**YOUR ASSIGNMENT:**
In the text on tachycardia, low DAP, and mortality, what hazard ratio is given for the link between low DAP exposure and mortality at 28 days?

╭─ SOURCE DOCUMENT

First, exposure to tachycardia (hazard ratio 1.37, 95% CI 1.1–1.7) or low DAP (hazard ratio 1.53, 95% CI 1.31–1.79) was associated with an increased risk of mortality at 28 days (Table 1). Early cumulative mortality due to tachycardia increased rapidly, with cumulative mortality at 28 days reaching approximately 10%. Subsequently, the risk of death was lower in patients without low DAP exposure than in those with overall exposure, while the risk of death was significantly increased in patients with combined low DAP exposure (Additional file 1: Fig. S4). It has been suggested that there may be a potential interaction between tachycardia and low DAP. Secondly, as the proportion of time exposed to tachycardia and low DAP increased, the risk of death increased significantly (Fig. 3), the risk of death caused by tachycardia increased 3.78 times (hazard ratio 3.78, 95% CI 2.91 to − 4.9), and lower DAP leads to a 6.41 times higher risk of death (hazard ratio 6.41, 95% CI 3.86–10.65) (Additional file 1: Table S4). In general, lower DAP was associated with a higher risk of death. Finally, no causal effect was found in the model of the mediating effect of tachycardia and low DAP (Additional file 1: Fig. S5), whereas a sharply increased risk of death was found when patients were exposed to both tachycardia and low DAP, increasing with the proportion of exposure time via the interaction effect (p for interaction < 0.001) (Additional file 1: Fig. S6).

╰─
╭─ RECORD EXCERPTS

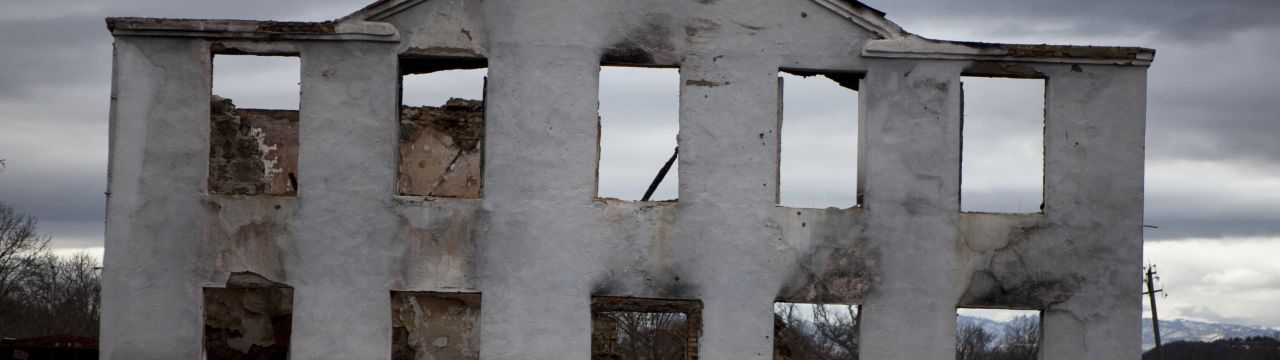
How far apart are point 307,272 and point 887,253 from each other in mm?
4999

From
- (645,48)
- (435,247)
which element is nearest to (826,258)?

╰─

**ANSWER BELOW:**
1.53 (95% CI 1.31–1.79)